Mainz 2022 – scientific programme
Parts | Days | Selection | Search | Updates | Downloads | Help
AKBP: Arbeitskreis Beschleunigerphysik
AKBP 12: New Accelerator Concepts 2
AKBP 12.2: Talk
Wednesday, March 30, 2022, 16:15–16:30, AKBP-H14
Traveling-wave electron accelerators -- Getting PIConGPU simulations ready for exascale — •Alexander Debus1, Sunita Chandrasekaran2,3, Klaus Steiniger1, René Widera1, Sergei Bastrakov1, Felix Meyer1, Richard Pausch1, Marco Garten1, Thomas Kluge1, Jeffrey Kelling1, Benjamin Hernandez6, Matthew Leinhauser2,3, Jeff Young2,5, Franz Pöschel1, Axel Hübl4, David Rogers6, Guido Juckeland1, and Michael Bussmann1,2 — 1Helmholtz-Zentrum Dresden-Rossendorf, Dresden, Germany — 2CASUS, Center for Advanced Systems Understanding, Görlitz, Germany — 3University of Delaware, Newark, Delaware, USA — 4Lawrence Berkeley National Laboratories, Berkeley, CA, USA — 5Georgia Institute of Technology, Atlanta, GA, USA — 6Oak Ridge National Laboratory, Knoxville, TN, USA
Traveling-wave electron acceleration (TWEAC) is an advanced laser-plasma accelerators scheme, which is neither limited by dephasing, nor by pump depletion or diffraction. Such accelerators are scalable to energies beyond 10 GeV without the need for staging and are candidates for future compact electron-positron colliders.

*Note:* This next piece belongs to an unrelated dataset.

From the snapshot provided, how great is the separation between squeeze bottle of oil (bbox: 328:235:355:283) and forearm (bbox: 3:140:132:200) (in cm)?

TWEAC simulations to high energies require exascale compute resources. Within the early-access program (CAAR) for the upcoming exascale Frontier cluster at ORNL, we prepare PIConGPU, a 3D3V particle-in-cell code, for large-scale TWEAC simulations, including tuning and refining PIConGPU to run on the latest AMD GPUs. In this talk we present progress in TWEAC simulations and the technical advances in PIConGPU that enable running on Frontier.